Penguatan rupiah serta capital outflow yang rendah di pasar obligasi tersebut tentunya membuat kebutuhan devisa untuk menstabilkan rupiah menjadi minim, akibatnya cadangan devisa Indonesia bisa kembali meningkat.
Selain itu, di tengah pandemi Covid-19, neraca perdagangan Indonesia menunjukkan perbaikan. Di bulan Maret lalu neraca perdagangan Indonesia mencatat surplus sebesar US$ 740 juta. Ada kemungkinan hal yang sama juga terjadi di bulan April.
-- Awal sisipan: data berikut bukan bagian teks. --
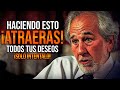 ¡TU CEREBRO ES UN PODEROSO IMÁN! [Conoce Los Secretos De Su Biología] Dr. Bruce Lipton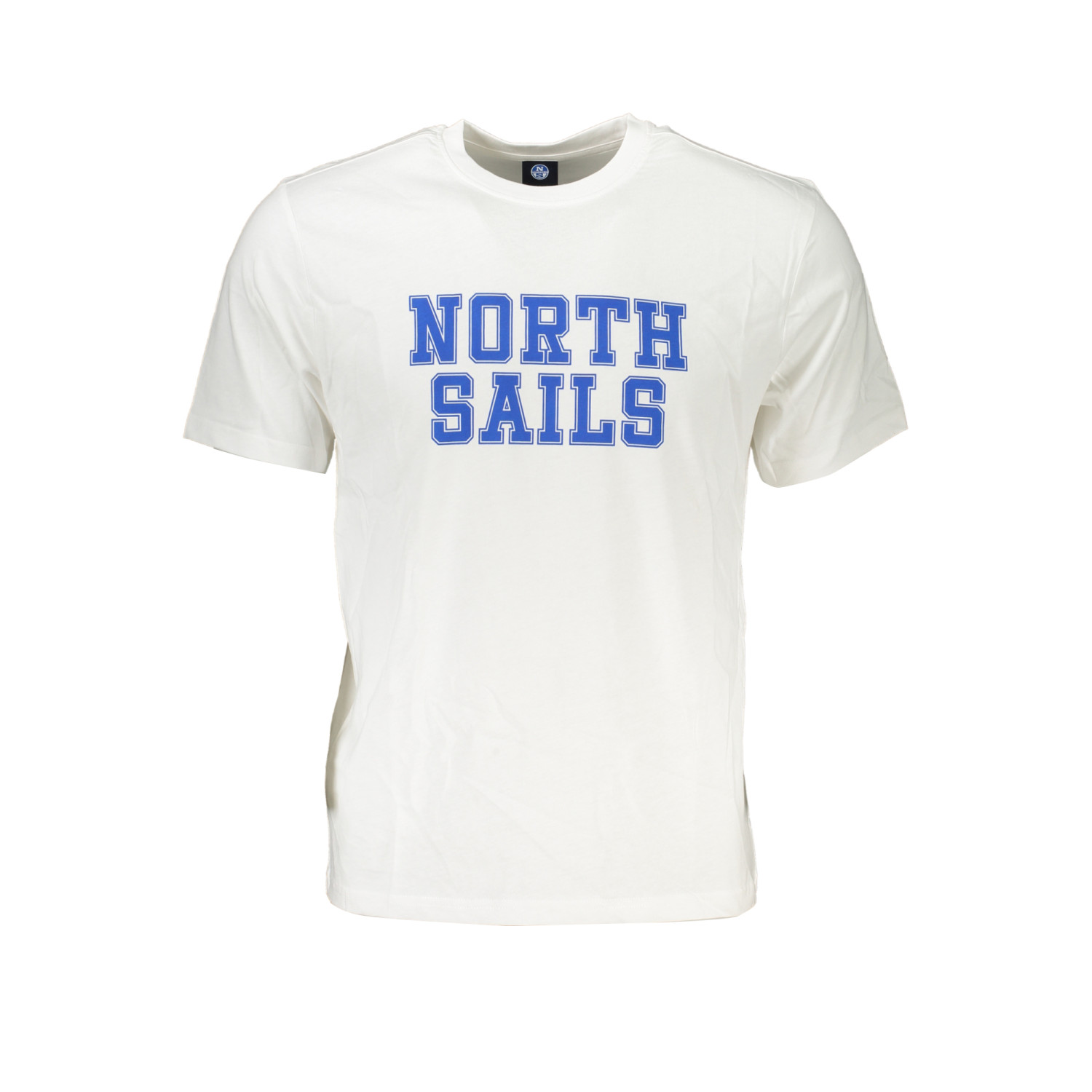NORTH SAILS T-SHIRT MANICHE CORTE UOMO - 902834000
Data neraca perdagangan Indonesia bulan April akan dirilis pada pekan depan.
Menurut BI di neraca perdagangan yang membaik dipengaruhi oleh penurunan impor yang lebih tinggi akibat menurunnya permintaan domestik dan berkurangnya kebutuhan input produksi untuk kegiatan ekspor.
Defisit neraca jasa juga diprakirakan lebih rendah, didorong oleh penurunan devisa untuk biaya transportasi impor serta penurunan devisa pariwisata yang tidak setinggi yang diprakirakan.
BI bahkan memprediksi defisit transaksi berjalan atau Current Account Deficit/CAD pada kuartal I-2020 akan rendah, sampai di bawah 1,5% dari Produk Domestik Bruto (PDB).